» EXERCISE OBJECTIVE: Take the listing below and write it out again exactly, skipping any picture that it holds.

» RECORDS FOR THIS EXERCISE:
------------

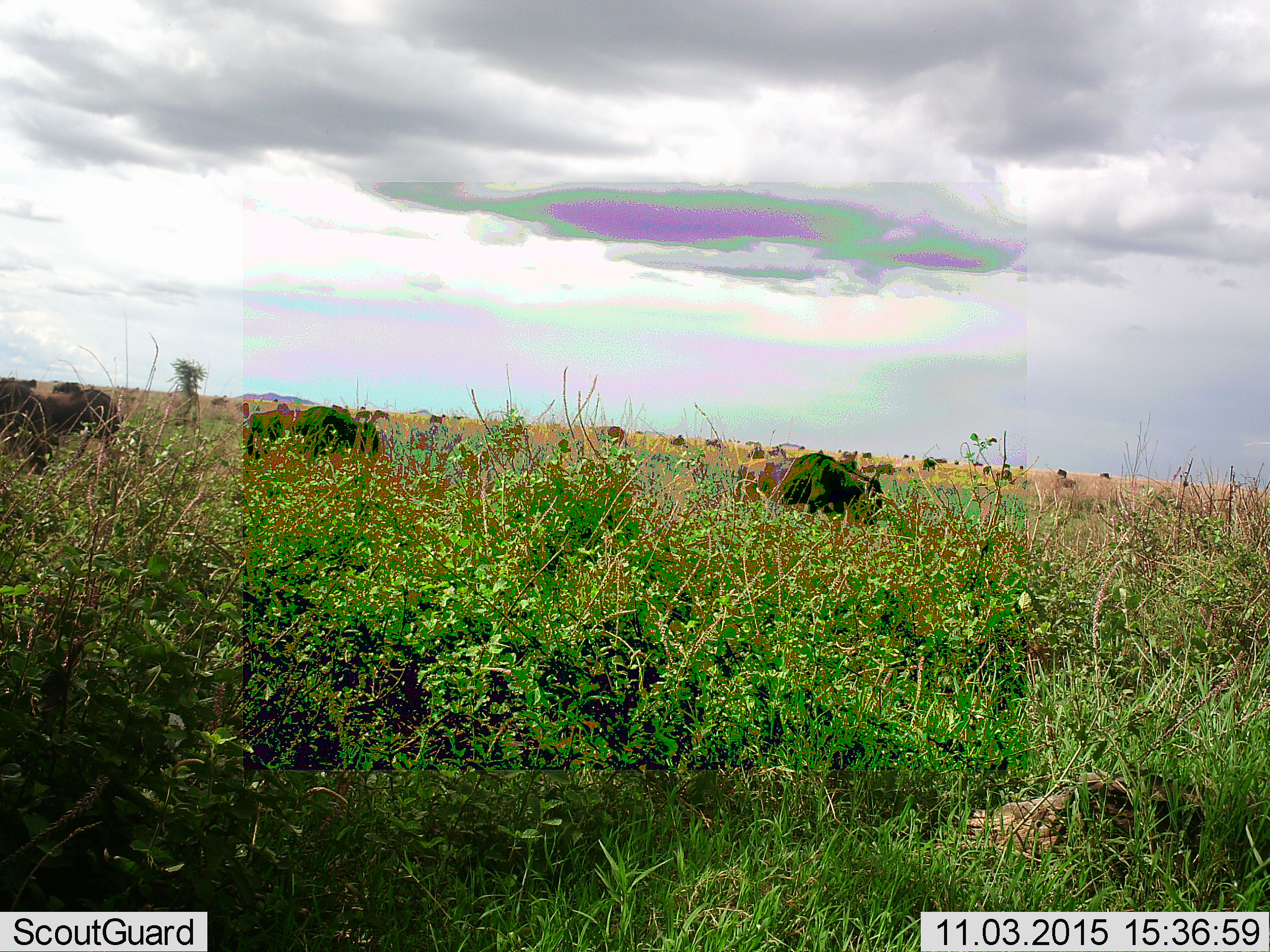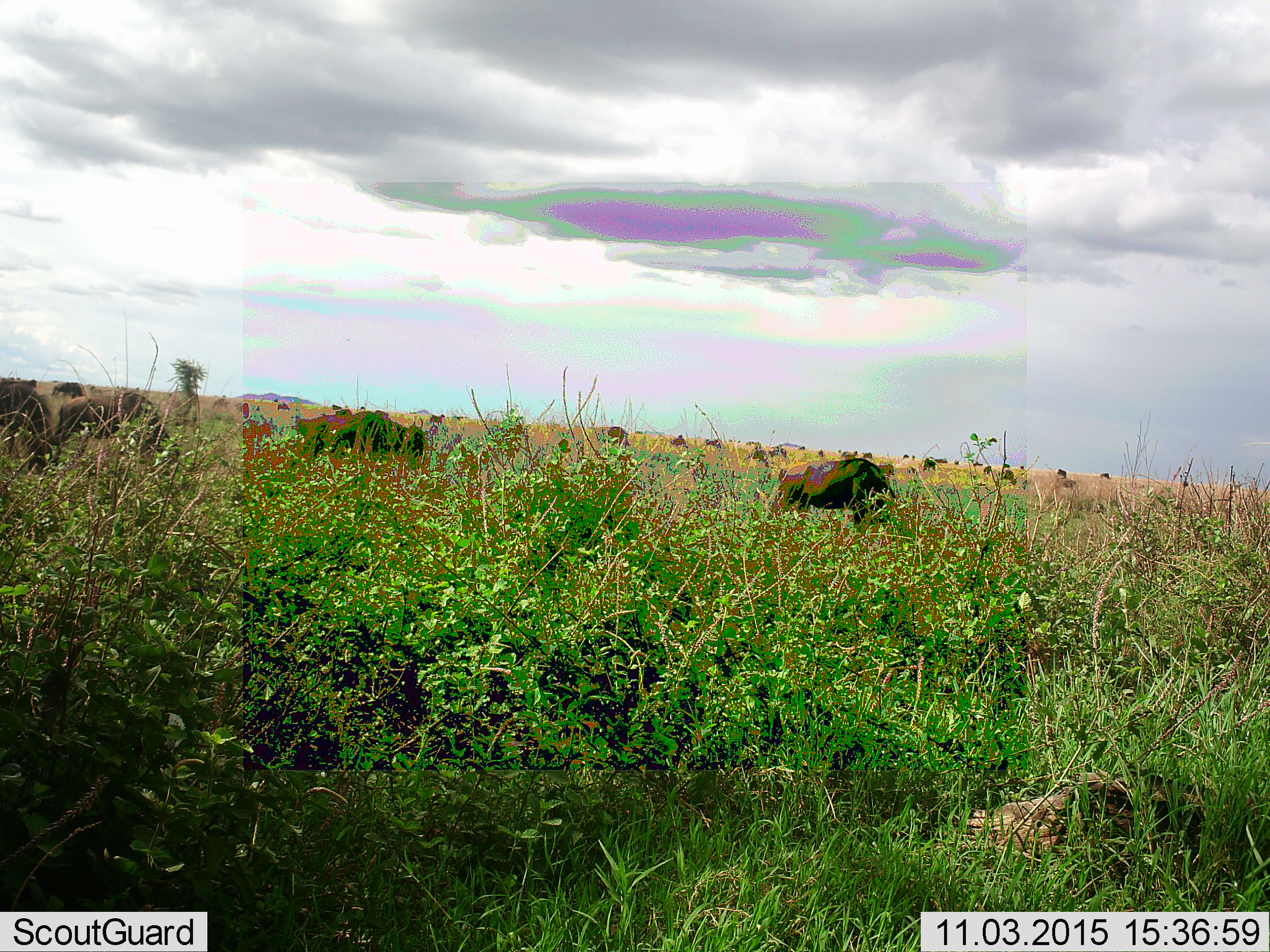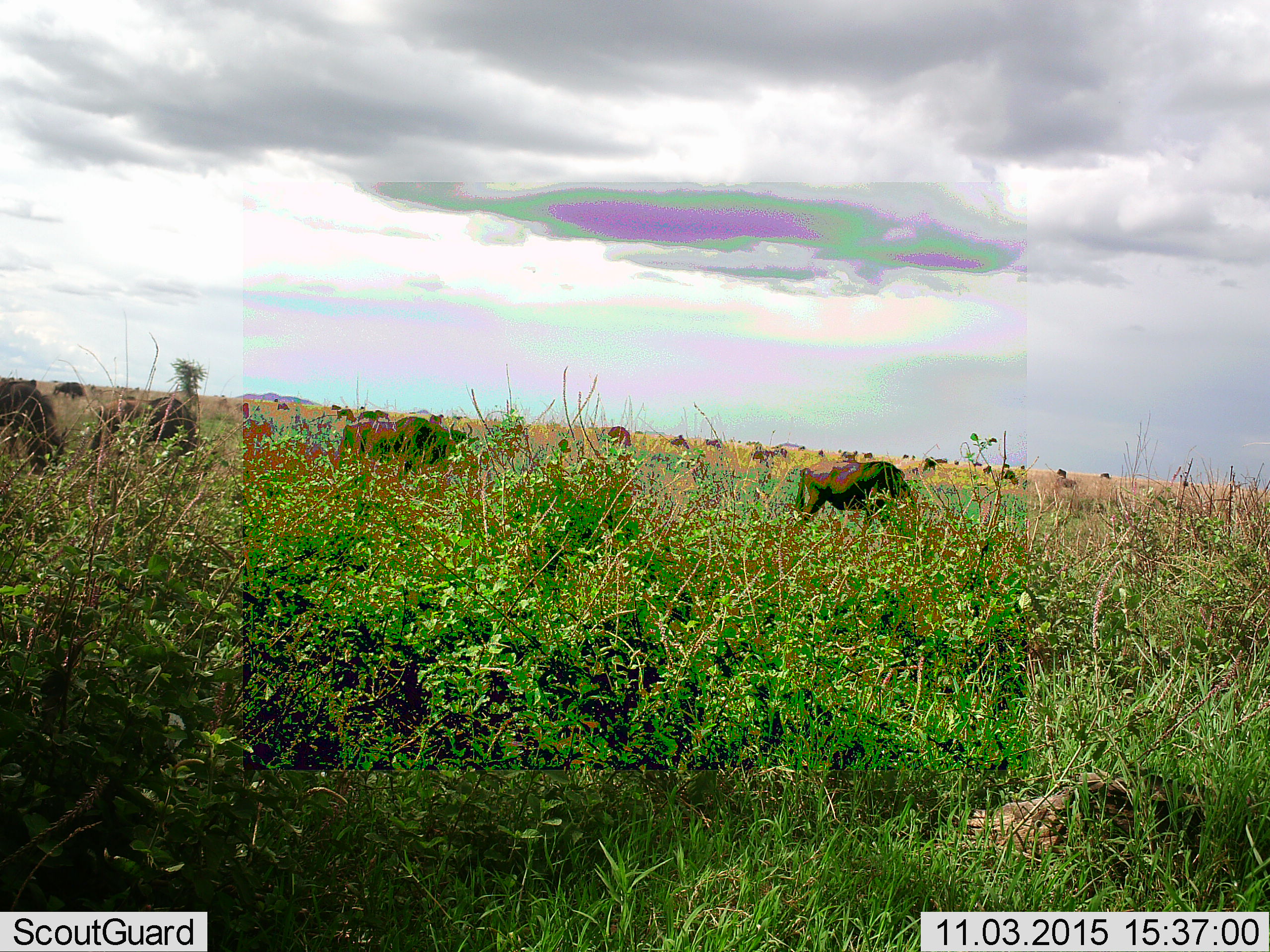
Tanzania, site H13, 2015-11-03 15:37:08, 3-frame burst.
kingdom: Animalia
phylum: Chordata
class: Mammalia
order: Artiodactyla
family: Bovidae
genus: Connochaetes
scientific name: Connochaetes taurinus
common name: blue wildebeest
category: wildebeest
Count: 11-50.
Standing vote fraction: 44%.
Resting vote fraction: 0%.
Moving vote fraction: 78%.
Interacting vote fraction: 0%.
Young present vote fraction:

------------

» SOLUTION TO THIS EXERCISE:
Tanzania, site H13, 2015-11-03 15:37:08, 3-frame burst.
kingdom: Animalia
phylum: Chordata
class: Mammalia
order: Artiodactyla
family: Bovidae
genus: Connochaetes
scientific name: Connochaetes taurinus
common name: blue wildebeest
category: wildebeest
Count: 11-50.
Standing vote fraction: 44%.
Resting vote fraction: 0%.
Moving vote fraction: 78%.
Interacting vote fraction: 0%.
Young present vote fraction:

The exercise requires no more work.